L’inflation pourrait donc contribuer à rétablir une justice économique entre les générations, et à redonner leurs chances aux jeunes générations. Qu’en est-il en effet des enfants des «baby-boomers» ?

·         Ces enfants, nés à partir du début des années 1970 qui n’ont connu que la crise et le chômage?

·         Dépendants de leurs parents, ils quittent de plus en plus tard le nid familial. Leur projet ?

·         Trouver un logement décent à louer. Il faut dire que les «baby-boomers» sont propriétaires d’une très grande partie du parc immobilier. La demande est importante, mais l’offre est limitée. En conséquence, les prix de l’immobilier flambent. Et l’inflation n’est pas là pour atténuer l’effet des taux d’intérêts. Les enfants des «baby-boomers» se résolvent donc à emprunter sur des très longues durées, parfois trente ans, ou alors à louer. Louer à qui ? Aux «baby-boomers», encore eux, rendant cette caste encore plus riche et puissante !

Le vrai fossé, ce n’est donc pas tant celui qui oppose les riches aux pauvres ; les patrons aux salariés. Non, le vrai fossé, le plus puissant d’entre tous, c’est celui qui s’est installé depuis plusieurs décennies entre une génération de nantis et d’enfants gâtés, et les générations qui l’ont suivi. Fossé parfaitement entretenu par ce «complot» qui n’en porte pas le nom mais dont le moins que l’on puisse dire est qu’il agit encore avec force et détermination.

Evidemment, il n’est pas politiquement correct de dénoncer ce «complot».

Les esprits biens pensants vous rétorqueront qu’il est honteux de s’en prendre à des aînés qui ont tant fait pour nous. Il vous sera également opposé que parmi ces aînés certains vivent dans la misère, et que mon propos est pour le moins déplacé pour ne pas dire scandaleux. Mais les faits sont là : le patrimoine des plus de 50 ans excède de plus de 50% le patrimoine moyen, et leur revenu net est supérieur à plus de 15% au revenu moyen. Pourtant, aucune voix dans la classe politique ne viendra dénoncer cette injustice. Non que nos dirigeants émanent tous de la caste des «baby-boomers», mais tout simplement parce que les «baby-boomers» sont, contrairement à leurs enfants, des électeurs studieux et fidèles.

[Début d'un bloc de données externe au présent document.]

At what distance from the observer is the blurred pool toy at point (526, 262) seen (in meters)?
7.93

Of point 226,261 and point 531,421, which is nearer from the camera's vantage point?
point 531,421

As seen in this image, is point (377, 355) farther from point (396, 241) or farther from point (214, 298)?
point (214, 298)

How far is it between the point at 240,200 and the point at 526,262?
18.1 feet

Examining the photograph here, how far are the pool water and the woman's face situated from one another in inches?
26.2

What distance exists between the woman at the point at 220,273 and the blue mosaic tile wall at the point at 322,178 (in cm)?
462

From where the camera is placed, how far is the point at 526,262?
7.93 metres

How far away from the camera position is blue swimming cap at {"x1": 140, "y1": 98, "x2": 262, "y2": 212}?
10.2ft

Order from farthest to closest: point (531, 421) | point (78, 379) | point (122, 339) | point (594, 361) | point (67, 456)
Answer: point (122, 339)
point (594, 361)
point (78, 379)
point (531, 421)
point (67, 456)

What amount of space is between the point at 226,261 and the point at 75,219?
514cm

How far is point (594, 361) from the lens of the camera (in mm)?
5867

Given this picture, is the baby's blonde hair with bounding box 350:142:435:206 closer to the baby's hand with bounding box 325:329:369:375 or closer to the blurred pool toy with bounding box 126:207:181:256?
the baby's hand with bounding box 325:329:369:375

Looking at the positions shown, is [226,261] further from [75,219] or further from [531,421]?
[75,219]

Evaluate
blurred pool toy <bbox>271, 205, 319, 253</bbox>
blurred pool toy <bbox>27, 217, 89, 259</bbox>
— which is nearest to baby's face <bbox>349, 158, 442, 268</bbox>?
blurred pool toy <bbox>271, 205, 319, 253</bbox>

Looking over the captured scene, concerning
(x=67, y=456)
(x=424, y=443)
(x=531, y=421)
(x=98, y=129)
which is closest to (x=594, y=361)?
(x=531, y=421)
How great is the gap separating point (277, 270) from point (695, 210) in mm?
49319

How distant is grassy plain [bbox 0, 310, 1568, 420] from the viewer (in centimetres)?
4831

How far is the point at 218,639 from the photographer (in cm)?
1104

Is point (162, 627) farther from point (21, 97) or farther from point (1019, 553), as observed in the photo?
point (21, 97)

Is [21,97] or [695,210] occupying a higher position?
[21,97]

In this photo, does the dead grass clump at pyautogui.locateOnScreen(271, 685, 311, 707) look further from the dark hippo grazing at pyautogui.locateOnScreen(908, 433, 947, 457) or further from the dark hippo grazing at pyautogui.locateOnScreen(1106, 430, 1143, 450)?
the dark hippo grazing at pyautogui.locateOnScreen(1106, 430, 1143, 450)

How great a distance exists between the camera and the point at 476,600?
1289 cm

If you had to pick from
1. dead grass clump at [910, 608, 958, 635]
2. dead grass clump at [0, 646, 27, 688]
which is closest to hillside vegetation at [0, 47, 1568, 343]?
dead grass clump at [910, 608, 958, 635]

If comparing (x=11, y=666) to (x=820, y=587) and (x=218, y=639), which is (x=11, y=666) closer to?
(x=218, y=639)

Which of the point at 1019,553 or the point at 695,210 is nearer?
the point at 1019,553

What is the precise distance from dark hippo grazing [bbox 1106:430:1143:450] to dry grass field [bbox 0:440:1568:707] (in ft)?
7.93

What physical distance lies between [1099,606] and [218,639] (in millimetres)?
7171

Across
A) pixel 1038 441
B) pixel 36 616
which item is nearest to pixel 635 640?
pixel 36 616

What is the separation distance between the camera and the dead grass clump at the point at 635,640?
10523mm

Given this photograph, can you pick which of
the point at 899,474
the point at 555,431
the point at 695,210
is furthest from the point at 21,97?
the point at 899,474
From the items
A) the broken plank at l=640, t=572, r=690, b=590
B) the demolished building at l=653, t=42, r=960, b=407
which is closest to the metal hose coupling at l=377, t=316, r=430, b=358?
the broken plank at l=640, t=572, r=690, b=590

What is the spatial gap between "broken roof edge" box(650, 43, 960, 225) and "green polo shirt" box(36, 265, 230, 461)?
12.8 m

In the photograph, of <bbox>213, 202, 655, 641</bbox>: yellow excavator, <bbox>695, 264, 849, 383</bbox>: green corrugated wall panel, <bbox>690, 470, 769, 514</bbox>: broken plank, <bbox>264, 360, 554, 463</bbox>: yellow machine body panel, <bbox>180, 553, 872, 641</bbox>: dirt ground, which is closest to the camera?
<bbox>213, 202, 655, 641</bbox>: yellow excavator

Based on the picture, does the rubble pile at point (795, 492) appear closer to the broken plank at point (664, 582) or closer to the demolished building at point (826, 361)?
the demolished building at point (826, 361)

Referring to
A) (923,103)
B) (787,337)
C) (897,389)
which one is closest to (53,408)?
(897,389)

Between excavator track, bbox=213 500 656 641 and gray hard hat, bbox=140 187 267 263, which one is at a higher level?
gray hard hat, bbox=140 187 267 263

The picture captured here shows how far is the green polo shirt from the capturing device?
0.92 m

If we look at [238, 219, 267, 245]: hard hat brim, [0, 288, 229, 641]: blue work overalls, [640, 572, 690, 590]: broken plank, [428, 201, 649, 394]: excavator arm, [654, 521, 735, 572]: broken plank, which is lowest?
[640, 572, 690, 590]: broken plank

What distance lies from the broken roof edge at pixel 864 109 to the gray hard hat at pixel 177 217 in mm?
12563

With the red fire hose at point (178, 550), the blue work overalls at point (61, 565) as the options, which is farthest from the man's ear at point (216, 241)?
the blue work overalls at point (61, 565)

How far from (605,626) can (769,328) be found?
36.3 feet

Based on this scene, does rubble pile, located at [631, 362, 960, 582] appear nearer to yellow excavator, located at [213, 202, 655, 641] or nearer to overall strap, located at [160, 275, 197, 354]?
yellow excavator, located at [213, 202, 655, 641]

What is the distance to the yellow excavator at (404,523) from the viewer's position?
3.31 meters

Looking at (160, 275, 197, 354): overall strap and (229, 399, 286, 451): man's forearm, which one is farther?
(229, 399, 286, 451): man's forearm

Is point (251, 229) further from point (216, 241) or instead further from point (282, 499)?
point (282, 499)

En ce qui me concerne, je fais partie de la génération des enfants des «baby-boomers». Mon discours pourrait donc paraître orienté, empreint d’un aveu de faiblesse ou de rébellion. Il n’en est rien. J’ai la chance d’être propriétaire et d’être libre professionnellement et financièrement. Mon propos n’est donc pas celui de quelqu’un de frustré ou d’aigri, mais plutôt celui d’un trentenaire qui ne se résigne pas à accepter l’idée que la génération de ses parents puisse puiser sa jouissance de la décadence de ce qu’il convient plus que jamais de dénommer le «vieux continent.